Note. — Reported at 331 N.E.2d 471.
. None of the parties question the propriety of the method by which the federal cases were brought before the trial court; i.e., in appellees’ briefs, and supplemental briefs, in support of their respective motions to dismiss. Further, we do not deem these references to prior federal litigation sufficient to transform the motions to dismiss into motions for summary judgment. See 3 Harvey, Indiana Practice § 56.5, p. 556 (1970).
. 12 C.F.R. § 4.2(c) (1975) authorizes such preliminary approval, but gives no hint as to the effect of such an approval in cases such as that before us.
. This section now exists as Ind. Ann. Stat. 8 28-1-17-1 (Burns Code Ed. 1973).
. 12 U.S.C.A. § 36(c) (1975 Supp.).
. § 24-1-2-1 is substantially patterned after § 1 of the federal Sherman Anti-Trust Act, 15 U.S.C.A. § 1 (1970).
. § 24-1-2-7 is substantially patterned after § 4 of the federal Clayton Act, 15 U.S.C.A. § 15 (1973) which states:
“Suits by persons injured; amount of recovery — Any person who shall be injured in his business or property by reason of anything forbidden in the antitrust laws may sue therefor in any district court of the United States in the district in which the defendant resides or is found or has an agent, without respect to the amount in controversy, and shall recover threefold the damages by him sustained, and the cost of suit, including a reasonable attorney’s fee.”
Due to the dearth of Indiana decisional law under § 24-1-2-7, the similarity between § 24-1-2-7 and 15 U.S.C.A. § 15, and the policy considerations identical to both provisions, federal decisional law enunciated under 15 U.S.C.A. § 15, is of substantial value.
. We do not imply that the statutory anti-trust “standing” requirement is a pleading requirement in derogation of the otherwise broad notice-pleading rules of Indiana and of the federal practice. See Part III (C) infra.
. Martin v. Phillips Petroleum Co., supra, instructs us that, for purposes of this inquiry, it is irrelevant whether we view the entry by Citizens into the Marion market as a new business by Citizens or an expansion by Citizens of its Van Burén operation.
. It should be noted that neither party below has addressed on appeal the question of the nature of the preliminary approval granted by the Comptroller in October of 1966. In fact, the complaint does not characterize the approval as “preliminary”, but rather states that “pursuant to adjudicatory procdures, the Comptroller of the Currency of the U. S. granted to and approved plaintiff’s applications. . . .” There is no indication whether the approval, if “preliminary”, created any rights in Citizens or whether solely ministerial functions remained to be performed. See 12 C.F.R. § 4.2(c) (1975).

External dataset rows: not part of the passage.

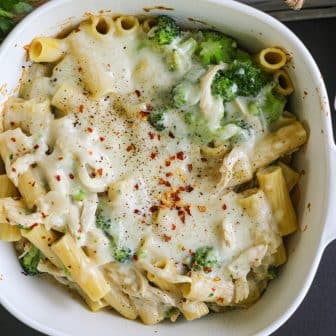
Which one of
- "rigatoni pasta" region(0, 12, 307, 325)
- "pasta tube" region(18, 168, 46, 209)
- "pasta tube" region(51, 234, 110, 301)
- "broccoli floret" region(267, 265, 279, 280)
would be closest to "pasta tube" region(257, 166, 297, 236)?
"rigatoni pasta" region(0, 12, 307, 325)

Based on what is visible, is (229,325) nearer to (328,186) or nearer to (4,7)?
(328,186)

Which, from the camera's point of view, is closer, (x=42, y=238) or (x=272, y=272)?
(x=42, y=238)

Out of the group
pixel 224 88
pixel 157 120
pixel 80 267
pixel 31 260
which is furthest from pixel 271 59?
pixel 31 260

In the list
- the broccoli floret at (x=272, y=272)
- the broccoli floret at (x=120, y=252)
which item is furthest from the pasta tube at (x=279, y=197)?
the broccoli floret at (x=120, y=252)

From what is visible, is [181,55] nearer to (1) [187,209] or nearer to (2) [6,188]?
(1) [187,209]

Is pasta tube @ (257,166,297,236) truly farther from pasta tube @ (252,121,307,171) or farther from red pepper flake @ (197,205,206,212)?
red pepper flake @ (197,205,206,212)

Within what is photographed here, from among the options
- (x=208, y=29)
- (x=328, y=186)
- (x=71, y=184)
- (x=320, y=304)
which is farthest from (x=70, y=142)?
(x=320, y=304)

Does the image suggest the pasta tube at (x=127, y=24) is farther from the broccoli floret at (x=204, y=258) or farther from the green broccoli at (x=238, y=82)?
the broccoli floret at (x=204, y=258)
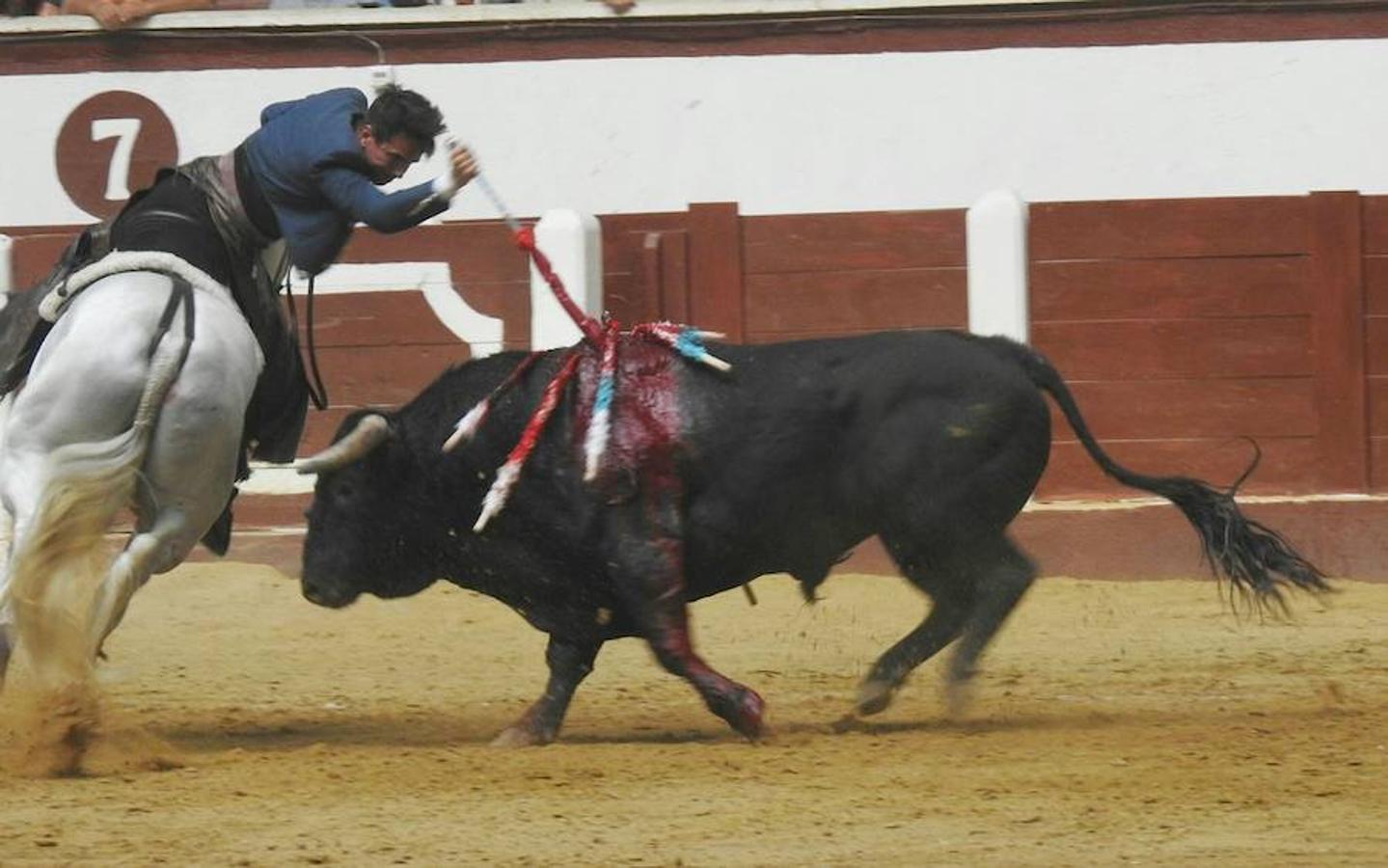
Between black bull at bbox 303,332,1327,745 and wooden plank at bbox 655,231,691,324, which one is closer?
black bull at bbox 303,332,1327,745

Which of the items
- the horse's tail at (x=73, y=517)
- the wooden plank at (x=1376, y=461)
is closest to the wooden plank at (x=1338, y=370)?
the wooden plank at (x=1376, y=461)

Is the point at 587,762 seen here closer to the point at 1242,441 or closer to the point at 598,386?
the point at 598,386

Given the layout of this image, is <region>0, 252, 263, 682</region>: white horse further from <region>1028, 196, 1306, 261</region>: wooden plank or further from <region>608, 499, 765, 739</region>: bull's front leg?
<region>1028, 196, 1306, 261</region>: wooden plank

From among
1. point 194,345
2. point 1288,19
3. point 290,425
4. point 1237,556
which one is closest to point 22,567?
point 194,345

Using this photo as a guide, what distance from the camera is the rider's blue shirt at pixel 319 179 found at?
5.73m

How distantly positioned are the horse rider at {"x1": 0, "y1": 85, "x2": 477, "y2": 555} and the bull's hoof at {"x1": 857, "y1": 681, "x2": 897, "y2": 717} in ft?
4.91

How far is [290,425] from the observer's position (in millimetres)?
6297

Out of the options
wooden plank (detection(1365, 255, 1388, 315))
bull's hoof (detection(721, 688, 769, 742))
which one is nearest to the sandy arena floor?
bull's hoof (detection(721, 688, 769, 742))

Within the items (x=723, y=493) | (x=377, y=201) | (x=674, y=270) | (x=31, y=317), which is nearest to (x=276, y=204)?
(x=377, y=201)

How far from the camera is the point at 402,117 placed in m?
5.76

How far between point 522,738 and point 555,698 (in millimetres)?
119

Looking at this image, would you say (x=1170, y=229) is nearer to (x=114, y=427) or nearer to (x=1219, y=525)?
(x=1219, y=525)

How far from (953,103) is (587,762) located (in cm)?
441

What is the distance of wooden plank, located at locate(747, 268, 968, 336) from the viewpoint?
9.27 m
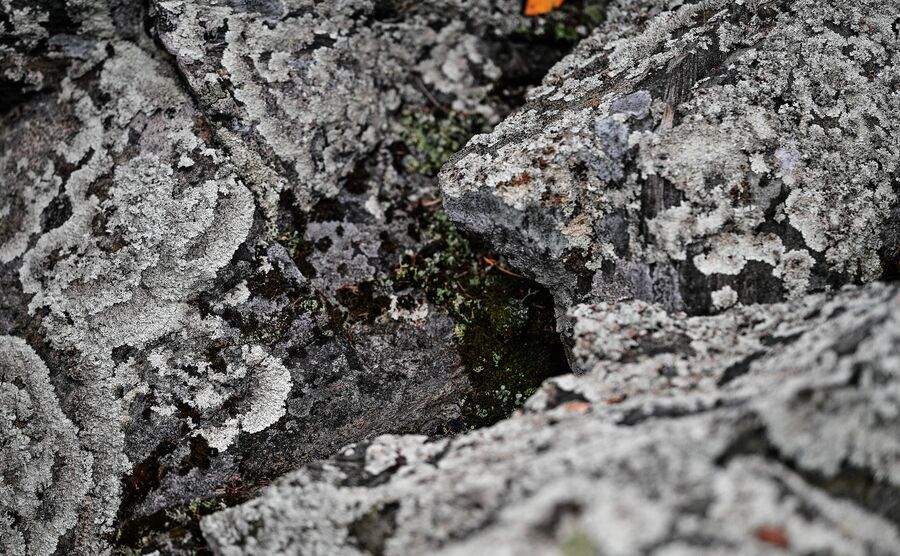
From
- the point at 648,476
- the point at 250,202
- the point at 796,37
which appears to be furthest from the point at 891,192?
the point at 250,202

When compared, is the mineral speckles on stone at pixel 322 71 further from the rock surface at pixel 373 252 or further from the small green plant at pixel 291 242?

. We do not intend to imply that the vitality of Citizens’ action in the face of the Noerr-Pennington defense rests solely on proof of the allegations in paragraph 6. Citizens may be able to bring its action within the “sham” exception to the Noerr-Pennington defense, as outlined in Trucking Unlimited, supra, by demonstrating that Defendants’ “governmental activities” were a mere pretext for the unlawful acts of an anti-competitive conspiracy. But since, unlike in Trucking Unlimited, supra, the complaint does not rely solely on Defendants’ “governmental activities” to state its claim for relief, the “sham” exception is not before this court. Compare Sierra Club v. Butz (N. D. Cal. 1972), 349 F. Supp. 934; L. G. Semke d/b/a Semke Auto Mart v. Enid Automobile Dealers Assoc. (10th Cir. 1972), 456 F.2d 1361.